China has been in the resource recovery mode for many tens of years. Today, buying a bottle of juice or water begins a process that will see that bottle generate three or four jobs. Every packaged food item is put into recyclable packaging. A tax has been paid for this material. Collect the refuse and you can get a few jiao (Chinese pennies) or yuan for them. The lifespan of a bottle of soda after it has fulfilled its purpose is about three hours. Within three hours it has been picked up, turned in, consolidated, and loaded back on a truck to be turned into some other product. This is one area where China is ahead of the West. With the large population it demands resource recovery.

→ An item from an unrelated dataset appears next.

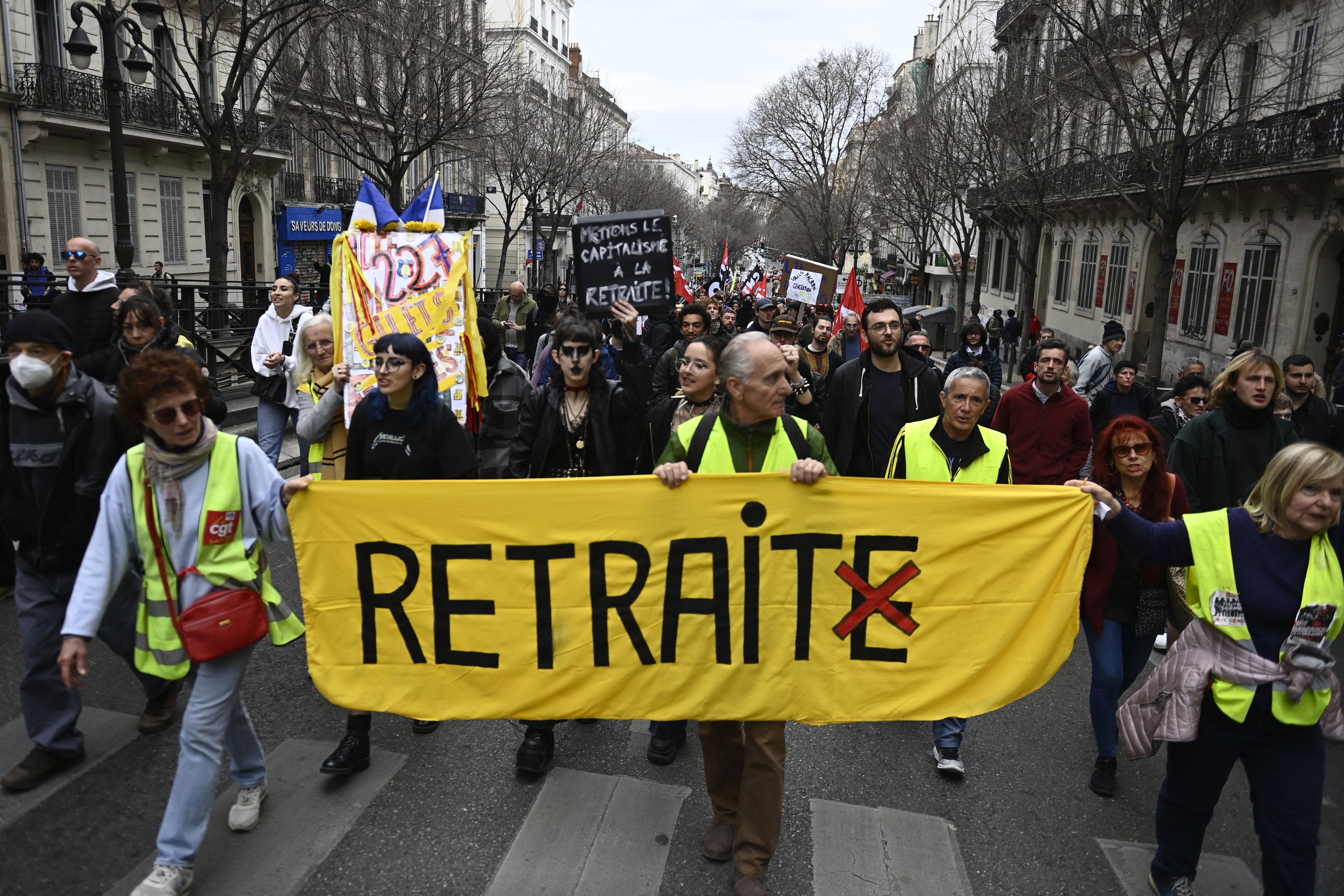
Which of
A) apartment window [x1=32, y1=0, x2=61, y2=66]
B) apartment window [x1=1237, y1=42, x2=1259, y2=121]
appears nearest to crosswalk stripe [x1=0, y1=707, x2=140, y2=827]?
apartment window [x1=1237, y1=42, x2=1259, y2=121]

Yes, there are dumps in China. But for each dump there are hundreds of gleaners rummaging through the waste. Some will collect nothing but the wrapping paper for candies, others the plastic utensils for food. No, these are not clean and sharp workers. They are just trying to survive and get a little bit of money. But their efforts go a long way to supplying the materials chain of a voracious beast.
Buildings in China are also recycled. In going to work this morning it was intriguing to see a giant wreckers claw carefully chewing the concrete. I wrote earlier of how the Chinese had learned how to grow concrete. Here I get to see the creatures that consume it.
The six story building had been stores, offices, and partly a hotel. When it died, the high priests of demolition entered. Like the death priests of ancient Egypt, they carved out the vital organs of the body for preservation. Light switches, doors, hinges, and windows were all removed to be put into their own vessels of mortality. Then enters the master priest: The Claw.
Acolytes connect hoses and pumps as the giant beast waddles through the primordial muck. A single command and the salivary glands start the process, water shoots from the hoses and wets the meat of the concrete. On a giant articulated arm the claw begins to feed on concrete. It carefully bites and chews at small sections protruding from the body and gradually a building becomes nothing more than a pile of dust and bricks. Crunch, grind, tear, and rend and yet one more morsel of concrete becomes food for the next new building to go up in the city.
I do not know if irony is present during this deconstruction phase. The name on the machine is Hitachi. In the early part of the 20th century Japan occupied and managed this area of China. The British Archives has rare footage of the bombing of Shanghai by Japanese planes during World War II. Yet today, under the guiding hands of a Chinese master, the Japanese beast is used to begin the rejuvenation process that will see a new concrete body grow and become a home for the city of tomorrow. Welcome to Monday.